The parallels with the past are interesting. In the face of constitutional challenges, the Supreme Court found that both the Trails Act and the AIA — and their intended outcomes and benefits to the public — are well within the authority of Congress, which has plenary power over railroads, interstate commerce, and the patent system. And Congress’ goals in enacting these statutes were laudable — you’ll be hard-pressed to find many people who are in favor of low quality patents, or who prefer abandoned railway lines to well-used bike paths. But a proper public purpose alone isn’t enough to prevent takings claims — the mere fact that legislation is intended to benefit the public does not excuse the government from adhering to its constitutional obligation to provide just compensation to the owner of property taken by the government in pursuit of a publicly beneficial objective.

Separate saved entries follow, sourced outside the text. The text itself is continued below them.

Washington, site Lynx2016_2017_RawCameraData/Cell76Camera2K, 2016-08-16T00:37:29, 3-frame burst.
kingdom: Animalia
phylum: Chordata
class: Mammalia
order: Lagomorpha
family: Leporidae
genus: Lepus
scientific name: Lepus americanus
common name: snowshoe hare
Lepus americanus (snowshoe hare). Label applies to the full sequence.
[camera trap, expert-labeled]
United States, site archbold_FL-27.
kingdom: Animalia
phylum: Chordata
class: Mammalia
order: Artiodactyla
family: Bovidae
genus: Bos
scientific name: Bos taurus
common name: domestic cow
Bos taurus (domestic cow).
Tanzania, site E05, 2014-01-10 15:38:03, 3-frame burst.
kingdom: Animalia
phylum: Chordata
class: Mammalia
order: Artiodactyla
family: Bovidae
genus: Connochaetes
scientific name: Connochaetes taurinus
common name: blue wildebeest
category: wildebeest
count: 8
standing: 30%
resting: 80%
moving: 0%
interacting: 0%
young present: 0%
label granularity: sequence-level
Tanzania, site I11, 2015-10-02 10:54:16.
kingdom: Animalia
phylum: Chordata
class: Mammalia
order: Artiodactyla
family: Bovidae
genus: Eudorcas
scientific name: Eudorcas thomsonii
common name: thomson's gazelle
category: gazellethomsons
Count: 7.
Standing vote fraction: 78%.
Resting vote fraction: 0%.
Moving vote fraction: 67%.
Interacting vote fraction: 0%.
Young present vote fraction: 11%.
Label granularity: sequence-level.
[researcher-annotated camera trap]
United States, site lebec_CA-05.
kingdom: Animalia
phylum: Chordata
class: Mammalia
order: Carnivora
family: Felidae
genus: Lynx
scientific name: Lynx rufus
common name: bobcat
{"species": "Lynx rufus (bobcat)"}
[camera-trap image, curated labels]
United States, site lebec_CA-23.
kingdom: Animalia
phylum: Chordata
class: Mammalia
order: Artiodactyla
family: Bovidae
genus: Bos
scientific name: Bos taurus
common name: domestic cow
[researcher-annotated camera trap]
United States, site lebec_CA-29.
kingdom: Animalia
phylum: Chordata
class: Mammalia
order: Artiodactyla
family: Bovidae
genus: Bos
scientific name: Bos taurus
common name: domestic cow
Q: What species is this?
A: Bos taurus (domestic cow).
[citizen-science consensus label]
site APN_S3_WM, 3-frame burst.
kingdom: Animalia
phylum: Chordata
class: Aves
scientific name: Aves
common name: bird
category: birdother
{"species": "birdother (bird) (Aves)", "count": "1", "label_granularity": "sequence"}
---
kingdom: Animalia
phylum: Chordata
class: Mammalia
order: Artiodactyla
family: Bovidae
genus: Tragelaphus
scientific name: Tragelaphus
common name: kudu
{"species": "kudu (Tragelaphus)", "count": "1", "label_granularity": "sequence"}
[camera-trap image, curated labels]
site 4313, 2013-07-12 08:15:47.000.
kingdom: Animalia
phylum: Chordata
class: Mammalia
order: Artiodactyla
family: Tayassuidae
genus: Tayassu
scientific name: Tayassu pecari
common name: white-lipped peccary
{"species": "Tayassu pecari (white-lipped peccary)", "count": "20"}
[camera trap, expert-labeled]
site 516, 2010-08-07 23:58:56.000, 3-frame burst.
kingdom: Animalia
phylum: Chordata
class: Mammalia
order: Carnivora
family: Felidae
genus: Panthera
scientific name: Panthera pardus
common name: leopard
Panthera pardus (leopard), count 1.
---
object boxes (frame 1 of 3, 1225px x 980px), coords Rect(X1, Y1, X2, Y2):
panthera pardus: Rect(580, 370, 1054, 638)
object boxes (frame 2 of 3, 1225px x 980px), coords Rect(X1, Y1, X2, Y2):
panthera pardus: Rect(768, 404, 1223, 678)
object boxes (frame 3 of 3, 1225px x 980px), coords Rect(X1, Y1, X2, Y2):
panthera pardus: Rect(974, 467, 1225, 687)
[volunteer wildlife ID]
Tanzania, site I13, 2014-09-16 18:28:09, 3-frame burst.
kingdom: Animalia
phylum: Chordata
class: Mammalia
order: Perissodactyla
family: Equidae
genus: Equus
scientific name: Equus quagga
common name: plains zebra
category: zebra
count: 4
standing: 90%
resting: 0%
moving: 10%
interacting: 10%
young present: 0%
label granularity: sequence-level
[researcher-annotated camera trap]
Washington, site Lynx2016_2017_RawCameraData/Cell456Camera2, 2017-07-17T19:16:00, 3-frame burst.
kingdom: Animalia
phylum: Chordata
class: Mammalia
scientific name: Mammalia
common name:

Justice Oliver Wendell Holmes famously said that “a strong public desire to improve the public condition is not enough to warrant achieving the desire by a shorter cut than the constitutional way of paying for the change.”5 The history of takings claims associated with the Trails Act tells us that now, in the wake of Oil States, some patent owners whose property rights have been invalidated may argue that doing so in certain patent office proceedings, rather than district court, is a shortcut that requires compensation under the Fifth Amendment. The government may soon find itself defending against patent-related takings litigation at the Court of Federal Claims. Time will tell whether any such claims may be successful.
1 584 U.S. ___, slip op. at 17 (2018) (“Finally, our decision should not be misconstrued as suggesting that patents are not property for purposes of the Due Process Clause of the Takings Clause.”).
2 494 U.S. 1 (1990).
3 28 U.S.C. § 1491. This statute provides the Court of Federal Claims with exclusive jurisdiction over claims against the U.S. founded upon the Constitution, including the Takings Clause, which exceed $10,000.
4 While Oil States addressed only the constitutionality of inter partes review, it seems likely that CBM would fare the same under the Court’s analysis. However, the Court expressly stated that it was not deciding whether the retroactive effect of the inter partes review statute comported with the Due Process Clause. 584 U.S. ___, slip op. at 17.
5 Pennsylvania Coal Co. v. Mahon, 260 U.S. 393, 416 (1922).